'''
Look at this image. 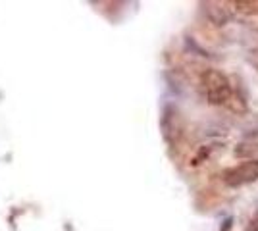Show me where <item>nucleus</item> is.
'''
'''
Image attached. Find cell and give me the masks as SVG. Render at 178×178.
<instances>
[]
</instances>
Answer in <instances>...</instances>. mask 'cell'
'''
'''
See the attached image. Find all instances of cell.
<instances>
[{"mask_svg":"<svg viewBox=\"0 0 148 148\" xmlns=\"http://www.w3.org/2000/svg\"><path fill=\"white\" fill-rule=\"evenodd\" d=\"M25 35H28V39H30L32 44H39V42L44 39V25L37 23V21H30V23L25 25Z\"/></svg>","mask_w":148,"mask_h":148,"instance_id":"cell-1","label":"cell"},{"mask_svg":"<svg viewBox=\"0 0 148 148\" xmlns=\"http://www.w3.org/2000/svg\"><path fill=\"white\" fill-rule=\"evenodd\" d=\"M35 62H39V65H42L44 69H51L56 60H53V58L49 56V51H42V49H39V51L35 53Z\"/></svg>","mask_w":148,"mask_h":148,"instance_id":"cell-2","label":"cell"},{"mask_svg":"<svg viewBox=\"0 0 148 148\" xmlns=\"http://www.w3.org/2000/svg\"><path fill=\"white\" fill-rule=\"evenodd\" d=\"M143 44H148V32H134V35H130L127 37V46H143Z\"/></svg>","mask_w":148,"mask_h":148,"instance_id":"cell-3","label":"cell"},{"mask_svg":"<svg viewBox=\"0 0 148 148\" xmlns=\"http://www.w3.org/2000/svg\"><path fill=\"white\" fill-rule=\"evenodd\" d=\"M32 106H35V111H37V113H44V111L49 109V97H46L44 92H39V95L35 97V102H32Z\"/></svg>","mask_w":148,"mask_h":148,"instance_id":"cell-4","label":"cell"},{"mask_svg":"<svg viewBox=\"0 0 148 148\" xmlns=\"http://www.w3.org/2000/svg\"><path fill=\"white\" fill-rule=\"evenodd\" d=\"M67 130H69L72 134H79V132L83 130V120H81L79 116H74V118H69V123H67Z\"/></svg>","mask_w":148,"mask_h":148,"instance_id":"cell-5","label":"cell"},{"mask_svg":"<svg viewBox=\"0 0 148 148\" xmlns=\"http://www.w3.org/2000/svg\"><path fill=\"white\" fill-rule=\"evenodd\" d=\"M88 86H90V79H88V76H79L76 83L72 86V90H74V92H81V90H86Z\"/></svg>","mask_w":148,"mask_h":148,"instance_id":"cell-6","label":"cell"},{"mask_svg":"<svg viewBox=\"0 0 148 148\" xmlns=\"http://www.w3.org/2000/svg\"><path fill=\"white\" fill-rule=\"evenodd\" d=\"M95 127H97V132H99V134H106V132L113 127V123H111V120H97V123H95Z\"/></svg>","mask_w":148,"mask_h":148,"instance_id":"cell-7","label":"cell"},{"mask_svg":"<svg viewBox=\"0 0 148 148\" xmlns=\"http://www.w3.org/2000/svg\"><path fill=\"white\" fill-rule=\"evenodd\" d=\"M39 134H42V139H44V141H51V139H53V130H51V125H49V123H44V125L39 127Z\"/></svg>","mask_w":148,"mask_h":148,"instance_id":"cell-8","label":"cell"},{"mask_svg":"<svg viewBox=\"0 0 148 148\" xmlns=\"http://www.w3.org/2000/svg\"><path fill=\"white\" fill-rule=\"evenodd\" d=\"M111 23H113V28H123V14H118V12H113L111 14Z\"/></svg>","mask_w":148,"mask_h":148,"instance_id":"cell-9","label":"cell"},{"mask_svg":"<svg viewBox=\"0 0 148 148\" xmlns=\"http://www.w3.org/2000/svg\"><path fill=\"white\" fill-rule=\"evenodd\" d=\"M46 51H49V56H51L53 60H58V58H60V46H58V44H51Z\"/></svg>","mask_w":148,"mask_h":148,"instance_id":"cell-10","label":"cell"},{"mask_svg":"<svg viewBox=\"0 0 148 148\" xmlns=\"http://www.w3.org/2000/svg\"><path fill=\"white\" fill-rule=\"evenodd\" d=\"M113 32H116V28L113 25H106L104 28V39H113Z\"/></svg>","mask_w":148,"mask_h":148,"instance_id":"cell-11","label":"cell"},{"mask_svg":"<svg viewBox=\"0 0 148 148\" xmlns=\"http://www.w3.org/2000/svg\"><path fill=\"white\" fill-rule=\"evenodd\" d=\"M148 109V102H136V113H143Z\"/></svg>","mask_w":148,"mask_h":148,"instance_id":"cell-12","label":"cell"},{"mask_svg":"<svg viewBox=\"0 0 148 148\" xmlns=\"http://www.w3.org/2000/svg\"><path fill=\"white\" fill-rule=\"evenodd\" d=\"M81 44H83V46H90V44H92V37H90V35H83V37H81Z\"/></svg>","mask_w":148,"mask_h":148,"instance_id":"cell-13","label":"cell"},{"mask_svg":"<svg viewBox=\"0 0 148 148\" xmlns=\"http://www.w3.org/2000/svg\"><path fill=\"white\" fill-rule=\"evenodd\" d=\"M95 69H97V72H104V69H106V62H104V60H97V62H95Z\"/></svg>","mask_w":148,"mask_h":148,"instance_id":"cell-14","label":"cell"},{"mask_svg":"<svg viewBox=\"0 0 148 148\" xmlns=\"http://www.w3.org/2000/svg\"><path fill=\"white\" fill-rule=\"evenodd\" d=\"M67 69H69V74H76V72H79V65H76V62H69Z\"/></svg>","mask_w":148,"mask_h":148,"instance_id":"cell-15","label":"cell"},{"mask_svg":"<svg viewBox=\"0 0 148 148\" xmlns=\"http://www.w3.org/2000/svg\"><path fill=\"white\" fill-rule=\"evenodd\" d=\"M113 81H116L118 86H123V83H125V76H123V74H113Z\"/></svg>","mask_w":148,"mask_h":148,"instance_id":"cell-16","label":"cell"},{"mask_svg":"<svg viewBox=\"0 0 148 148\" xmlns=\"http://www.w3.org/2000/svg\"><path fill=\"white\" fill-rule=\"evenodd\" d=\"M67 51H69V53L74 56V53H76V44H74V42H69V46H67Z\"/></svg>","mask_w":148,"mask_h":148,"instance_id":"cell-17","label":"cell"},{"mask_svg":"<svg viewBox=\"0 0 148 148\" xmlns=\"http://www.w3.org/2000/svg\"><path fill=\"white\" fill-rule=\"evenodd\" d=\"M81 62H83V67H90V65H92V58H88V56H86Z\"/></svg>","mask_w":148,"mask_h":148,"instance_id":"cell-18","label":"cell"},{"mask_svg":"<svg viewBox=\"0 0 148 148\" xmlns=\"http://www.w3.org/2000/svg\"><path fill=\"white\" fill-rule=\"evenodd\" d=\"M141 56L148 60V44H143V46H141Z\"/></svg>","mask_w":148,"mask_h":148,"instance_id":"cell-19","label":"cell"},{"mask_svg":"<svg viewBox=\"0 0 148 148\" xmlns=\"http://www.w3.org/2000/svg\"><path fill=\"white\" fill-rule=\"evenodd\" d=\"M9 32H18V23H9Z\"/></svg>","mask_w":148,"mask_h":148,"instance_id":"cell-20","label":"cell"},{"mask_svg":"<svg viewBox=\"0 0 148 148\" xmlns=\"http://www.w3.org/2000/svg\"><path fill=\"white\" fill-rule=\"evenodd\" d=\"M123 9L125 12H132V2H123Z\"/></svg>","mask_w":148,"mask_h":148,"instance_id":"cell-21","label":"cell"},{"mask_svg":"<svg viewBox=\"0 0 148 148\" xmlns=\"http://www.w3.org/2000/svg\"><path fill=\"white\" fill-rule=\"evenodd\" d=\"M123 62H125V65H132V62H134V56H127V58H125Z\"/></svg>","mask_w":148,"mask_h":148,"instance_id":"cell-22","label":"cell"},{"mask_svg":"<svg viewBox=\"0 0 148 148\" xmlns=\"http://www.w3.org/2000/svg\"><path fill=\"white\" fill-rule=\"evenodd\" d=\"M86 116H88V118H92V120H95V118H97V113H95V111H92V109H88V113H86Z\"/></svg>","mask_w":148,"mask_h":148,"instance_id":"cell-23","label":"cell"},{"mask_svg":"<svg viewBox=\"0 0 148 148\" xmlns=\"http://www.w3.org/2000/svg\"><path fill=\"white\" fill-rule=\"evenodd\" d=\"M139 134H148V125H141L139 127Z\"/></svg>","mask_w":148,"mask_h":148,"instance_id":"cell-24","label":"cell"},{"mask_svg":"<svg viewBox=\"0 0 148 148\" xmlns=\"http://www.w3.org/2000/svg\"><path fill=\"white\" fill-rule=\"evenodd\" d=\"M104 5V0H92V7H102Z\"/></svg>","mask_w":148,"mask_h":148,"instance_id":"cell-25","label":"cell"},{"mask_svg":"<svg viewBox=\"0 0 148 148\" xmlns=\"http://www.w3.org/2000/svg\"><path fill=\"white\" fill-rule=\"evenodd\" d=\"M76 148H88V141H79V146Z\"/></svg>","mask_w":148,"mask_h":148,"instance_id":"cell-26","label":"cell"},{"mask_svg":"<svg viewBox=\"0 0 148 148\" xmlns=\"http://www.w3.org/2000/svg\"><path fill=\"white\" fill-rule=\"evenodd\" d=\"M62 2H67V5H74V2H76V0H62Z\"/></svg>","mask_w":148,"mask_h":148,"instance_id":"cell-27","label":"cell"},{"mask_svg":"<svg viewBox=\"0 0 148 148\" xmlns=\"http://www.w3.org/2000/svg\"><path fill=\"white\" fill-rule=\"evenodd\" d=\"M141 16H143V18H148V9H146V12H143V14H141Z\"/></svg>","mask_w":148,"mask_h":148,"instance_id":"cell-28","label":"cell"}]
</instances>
'''
Task prompt: Write out the rows starting at the one containing "Image attached. Find" and ending at the one containing "Answer in <instances>...</instances>.", replacing "masks" with "outlines" and leaving everything else unchanged.

Reply to the task:
Image attached. Find cell and give me the outlines as SVG. Render at 178×178.
<instances>
[]
</instances>
Answer in <instances>...</instances>. mask 'cell'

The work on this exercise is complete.